Только Никитка не слышал того, что говорил ему Воронцов. Перед ним стояло склизкое лицо покойника – князя Георгия, звериные оскалы его любимцев. И когда Михаил Семенович сделал шаг к нему, Никитка повалился к ногам боярского сына и плача, и шепча какие-то слова, стал просить одно:
– Не надо, не надо…
– Что «не надо»?! – громыхнул Воронцов.
– Добрый барин, милостивый… – Никитка приподнял залитое слезами лицо и смотрел на господина так, словно хотел перелить свою тоску ему в сердце, – не надо этого…
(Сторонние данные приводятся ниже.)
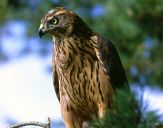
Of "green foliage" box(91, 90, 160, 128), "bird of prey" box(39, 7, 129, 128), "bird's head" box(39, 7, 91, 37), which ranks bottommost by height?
"green foliage" box(91, 90, 160, 128)

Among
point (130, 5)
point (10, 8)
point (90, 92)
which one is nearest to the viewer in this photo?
point (90, 92)

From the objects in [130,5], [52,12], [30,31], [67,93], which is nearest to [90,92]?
[67,93]

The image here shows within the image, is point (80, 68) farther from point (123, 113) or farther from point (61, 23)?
point (123, 113)

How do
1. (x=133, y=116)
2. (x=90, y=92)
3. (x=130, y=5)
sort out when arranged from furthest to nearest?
(x=130, y=5), (x=90, y=92), (x=133, y=116)

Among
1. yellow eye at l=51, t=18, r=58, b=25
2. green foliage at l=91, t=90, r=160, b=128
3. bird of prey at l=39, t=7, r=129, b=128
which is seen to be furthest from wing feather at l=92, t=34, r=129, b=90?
green foliage at l=91, t=90, r=160, b=128

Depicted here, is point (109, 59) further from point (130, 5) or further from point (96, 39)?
point (130, 5)

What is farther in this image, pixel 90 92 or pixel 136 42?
pixel 136 42

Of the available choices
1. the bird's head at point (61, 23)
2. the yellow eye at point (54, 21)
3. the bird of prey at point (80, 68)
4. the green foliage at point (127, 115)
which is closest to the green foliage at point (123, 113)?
the green foliage at point (127, 115)

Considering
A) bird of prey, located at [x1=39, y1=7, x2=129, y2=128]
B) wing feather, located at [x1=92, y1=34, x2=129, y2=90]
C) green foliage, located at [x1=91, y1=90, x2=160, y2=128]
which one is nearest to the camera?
green foliage, located at [x1=91, y1=90, x2=160, y2=128]

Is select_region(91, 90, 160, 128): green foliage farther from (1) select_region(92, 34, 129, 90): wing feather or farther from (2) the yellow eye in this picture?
(2) the yellow eye

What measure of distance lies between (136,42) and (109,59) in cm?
402

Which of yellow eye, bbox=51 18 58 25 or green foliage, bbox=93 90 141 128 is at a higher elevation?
yellow eye, bbox=51 18 58 25

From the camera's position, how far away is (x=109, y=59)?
6430 millimetres

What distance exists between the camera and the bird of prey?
624 cm
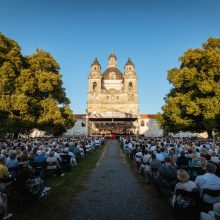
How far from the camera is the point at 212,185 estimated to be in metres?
5.57

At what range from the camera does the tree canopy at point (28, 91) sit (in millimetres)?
25047

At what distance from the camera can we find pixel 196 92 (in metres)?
28.2

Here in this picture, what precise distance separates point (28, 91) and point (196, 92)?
1822cm

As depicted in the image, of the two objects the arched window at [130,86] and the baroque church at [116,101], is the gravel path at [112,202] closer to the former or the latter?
the baroque church at [116,101]

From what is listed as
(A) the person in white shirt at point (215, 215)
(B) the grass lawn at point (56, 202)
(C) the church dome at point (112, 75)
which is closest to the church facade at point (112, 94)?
(C) the church dome at point (112, 75)

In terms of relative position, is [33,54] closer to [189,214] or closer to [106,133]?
[189,214]

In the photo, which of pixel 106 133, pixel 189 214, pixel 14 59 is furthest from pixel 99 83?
pixel 189 214

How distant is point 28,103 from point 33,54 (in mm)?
7002

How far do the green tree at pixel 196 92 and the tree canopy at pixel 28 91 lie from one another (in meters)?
12.9

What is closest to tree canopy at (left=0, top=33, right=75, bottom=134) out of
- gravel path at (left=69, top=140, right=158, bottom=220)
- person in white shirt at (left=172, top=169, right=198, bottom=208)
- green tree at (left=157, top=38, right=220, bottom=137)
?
green tree at (left=157, top=38, right=220, bottom=137)

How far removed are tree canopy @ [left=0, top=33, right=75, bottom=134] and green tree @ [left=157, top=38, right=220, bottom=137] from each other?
12.9 m

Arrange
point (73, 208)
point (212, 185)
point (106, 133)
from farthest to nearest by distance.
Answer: point (106, 133), point (73, 208), point (212, 185)

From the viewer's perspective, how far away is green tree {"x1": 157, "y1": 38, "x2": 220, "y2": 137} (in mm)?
26312

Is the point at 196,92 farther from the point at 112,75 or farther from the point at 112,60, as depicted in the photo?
the point at 112,60
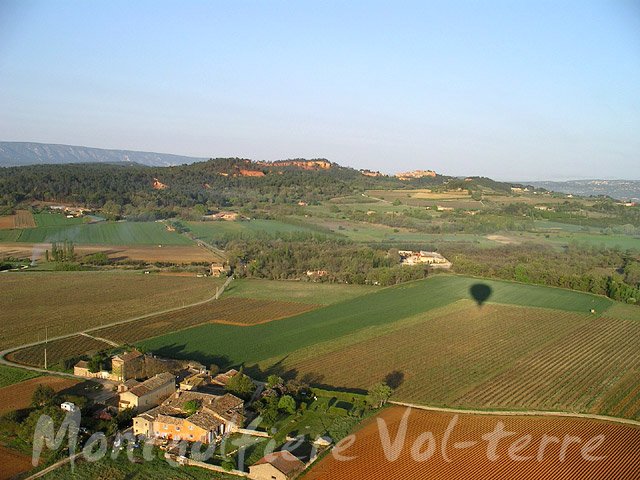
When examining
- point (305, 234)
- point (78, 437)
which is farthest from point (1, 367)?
point (305, 234)

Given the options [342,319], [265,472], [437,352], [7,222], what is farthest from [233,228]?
[265,472]

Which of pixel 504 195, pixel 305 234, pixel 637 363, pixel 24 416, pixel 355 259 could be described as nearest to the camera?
pixel 24 416

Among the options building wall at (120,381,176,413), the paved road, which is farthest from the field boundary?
the paved road

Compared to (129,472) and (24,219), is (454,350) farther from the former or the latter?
(24,219)

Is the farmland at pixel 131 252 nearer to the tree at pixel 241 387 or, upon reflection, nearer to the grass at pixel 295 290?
the grass at pixel 295 290

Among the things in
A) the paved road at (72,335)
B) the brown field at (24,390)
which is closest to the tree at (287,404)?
the brown field at (24,390)

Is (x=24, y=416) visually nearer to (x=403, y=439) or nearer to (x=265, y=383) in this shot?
(x=265, y=383)

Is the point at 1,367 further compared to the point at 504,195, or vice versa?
the point at 504,195
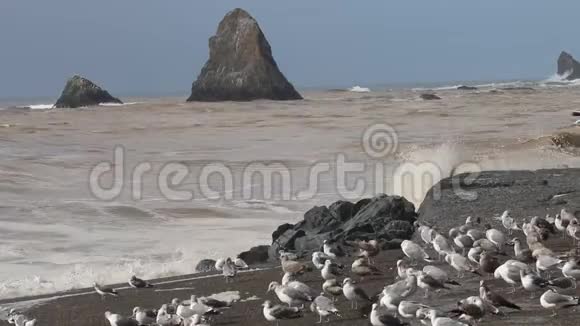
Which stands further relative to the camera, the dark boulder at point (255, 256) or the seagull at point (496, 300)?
the dark boulder at point (255, 256)

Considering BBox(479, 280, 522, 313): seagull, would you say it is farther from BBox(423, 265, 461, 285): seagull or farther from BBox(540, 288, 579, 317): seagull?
BBox(423, 265, 461, 285): seagull

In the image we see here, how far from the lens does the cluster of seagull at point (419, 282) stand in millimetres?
8148

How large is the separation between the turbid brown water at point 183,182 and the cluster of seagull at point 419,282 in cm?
355

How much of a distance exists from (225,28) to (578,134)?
67.7m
Михаил Семенович одной рукой приподнял трясущееся тельце и молча вынес его за дверь, сказав:
– Образумишься, зайдешь…
* * *
Никитка лежал в холодных нетопленных сенях. У него кружилась голова. Он точно теперь знал, что вся его надежда на тихую добрую жизнь, какой он прожил эту зиму – окончилась. Окончилось и самоё его существование. Дальше было только пекло, ад греховный, беспросветная мучительная тьма. Если бы Никитка не боялся креститься, он бы перекрестился. Но он давно не делал этого. И молитв не читал. И церкви обходил стороной. Такому грешнику нет места перед очами Господа. Омертвевший, он поднялся, потянул на себя тяжелую дубовую дверь, вошел в опочивальню и, не глядя на боярского сына, стал около одра, спустил портки и согнулся.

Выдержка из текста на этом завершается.